------ Given text
Neither of Youngroverbelles have bothered with a driving license.
Now 39 and 37.
Both live in switzerland where there are strict limits on minimum tuition and cars and insurance are at eyewatering prices.
Think yourself it's lucky you are here!
www.ch.ch/en/practical-driving-test/
Practical driving test
During the practical test, an expert assesses your ability to drive a motor vehicle of your chosen category safely and follow the traffic regulations. In order to obtain the necessary skills and to prepare for the test, you are strongly recommended to take driving lessons with a professional instructor.
Booking your test
When you feel comfortable driving, have enough driving experience and have attended the required courses (e.g. compulsory theory course) you can sign up for the practical test.
Please enter your municipality
Find a driving school near you
Please enter your municipality
Test requirements
The vehicle in which you intend to take your test must be in the correct category, in a roadworthy condition, meet all regulations and display an L-plate (white L on blue background) clearly on the back. You must bring the following documents with you:
- a valid identity document (passport, identity card or residence permit)
- your provisional driving licence
- a driving licence obtained for another vehicle category if applicable
- vehicle registration document of vehicle used for the test.
If you pass
After you pass your test you will receive your credit card format probationary driving licence by post.
------------
------ Entries supplied
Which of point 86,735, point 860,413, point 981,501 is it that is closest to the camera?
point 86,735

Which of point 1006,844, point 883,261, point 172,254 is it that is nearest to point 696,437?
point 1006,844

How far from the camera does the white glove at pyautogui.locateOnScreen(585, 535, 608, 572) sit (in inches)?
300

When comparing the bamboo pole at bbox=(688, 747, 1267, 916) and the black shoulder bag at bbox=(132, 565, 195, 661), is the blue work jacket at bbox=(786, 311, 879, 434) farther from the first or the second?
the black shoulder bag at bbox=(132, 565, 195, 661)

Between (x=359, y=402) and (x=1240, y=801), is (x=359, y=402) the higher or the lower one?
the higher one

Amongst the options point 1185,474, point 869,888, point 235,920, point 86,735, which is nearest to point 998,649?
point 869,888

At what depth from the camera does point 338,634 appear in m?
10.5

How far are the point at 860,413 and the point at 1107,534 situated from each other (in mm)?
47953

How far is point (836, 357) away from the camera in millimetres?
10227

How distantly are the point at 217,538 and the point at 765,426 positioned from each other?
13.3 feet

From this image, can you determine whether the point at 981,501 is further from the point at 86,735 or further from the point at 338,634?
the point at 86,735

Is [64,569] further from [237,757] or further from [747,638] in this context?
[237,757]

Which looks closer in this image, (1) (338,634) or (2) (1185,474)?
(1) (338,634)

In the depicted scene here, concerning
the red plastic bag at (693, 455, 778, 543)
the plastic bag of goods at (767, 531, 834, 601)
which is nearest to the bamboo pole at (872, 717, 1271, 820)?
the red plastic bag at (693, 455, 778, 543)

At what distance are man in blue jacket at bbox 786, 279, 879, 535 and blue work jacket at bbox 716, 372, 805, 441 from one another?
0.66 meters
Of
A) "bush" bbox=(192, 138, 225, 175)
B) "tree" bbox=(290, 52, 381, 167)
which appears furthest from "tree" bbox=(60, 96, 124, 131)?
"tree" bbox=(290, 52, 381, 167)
------------
• _Complete the following_
1. Take the text on the Swiss driving test from the words "Now 39 and 37." through "a professional instructor." and write that part out again, replacing "expert" with "examiner".
2. Extend the text on the Swiss driving test past its last sentence.
The records are separate material and have nothing to do with the text on the Swiss driving test.

• _Results of the tasks_
1.
Now 39 and 37.
Both live in switzerland where there are strict limits on minimum tuition and cars and insurance are at eyewatering prices.
Think yourself it's lucky you are here!
www.ch.ch/en/practical-driving-test/
Practical driving test
During the practical test, an examiner assesses your ability to drive a motor vehicle of your chosen category safely and follow the traffic regulations. In order to obtain the necessary skills and to prepare for the test, you are strongly recommended to take driving lessons with a professional instructor.

2.
If you fail Procedure after first failed attempt
If you fail the test, you can generally retake the test after a month. For more information contact your canton’s road traffic office.
Procedure after second failed attempt
You have to provide a certificate from a recognised driving instructor stating that you have completed your training.
Procedure after third failed attempt
If you fail the practical driving test at the third attempt, you will have to undergo a driving aptitude test before being permitted to take a further test. Your cantonal road traffic office will refer you to the appropriate service. If you fail this test, your provisional licence is no longer valid. The legal basis for this measure is provided by the Road Traffic Licensing Ordinance.
Procedure after fourth failed attempt
If you fail your driving test a fourth time or if you do not pass the driving aptitude test taken after your third attempt, you may only take another test if you are given a positive psychological assessment on your ability to drive.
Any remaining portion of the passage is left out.